- Outfielder
- Born: March 20, 1879 Dover, Delaware, U.S.
- Died: October 12, 1951 (aged 72) Chester, Pennsylvania, U.S.
- Batted: LeftThrew: Right

MLB debut
- September 27, 1904, for the Cleveland Naps

Last MLB appearance
- May 7, 1906, for the Chicago White Sox

MLB statistics
- Batting average: .227
- Home runs: 0
- Runs batted in: 14
- Stats at Baseball Reference

Teams
- Cleveland Naps (1904–1905); Chicago White Sox (1906);

= Rube Vinson =

American baseball player (1879–1951)

Ernest Augustus "Rube" Vinson (March 20, 1879 – October 12, 1951) was an American Major League Baseball outfielder. He played for the Cleveland Naps and the Chicago White Sox.

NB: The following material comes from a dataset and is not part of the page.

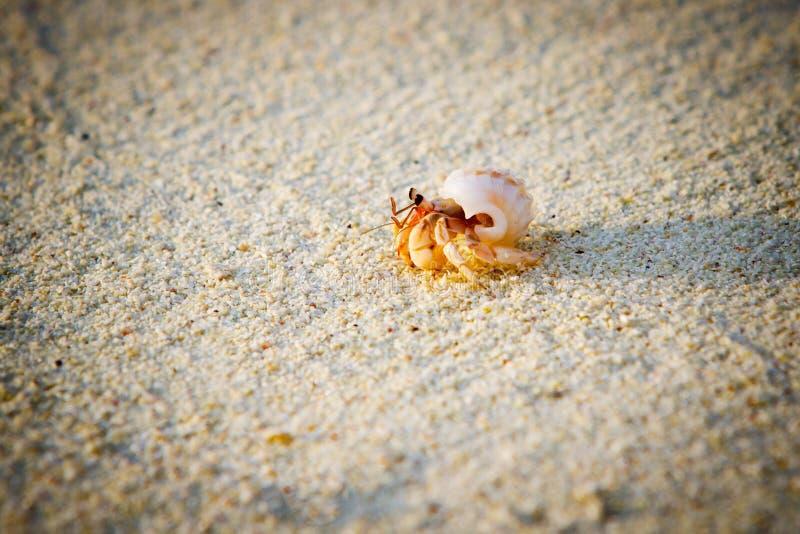 Little hermit crab stock photos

Vinson started his professional baseball career in 1904 in the Eastern League. He was purchased by the Naps in August and played 54 games for them as a backup outfielder. He was then sold to the White Sox. In 1906, he played 10 games and batted .250 before being sent to the minor leagues. Vinson later spent two seasons in the New England League. He retired in 1910.

In 1951, Vinson fell from a two-story building while he was washing a window. He died on October 12.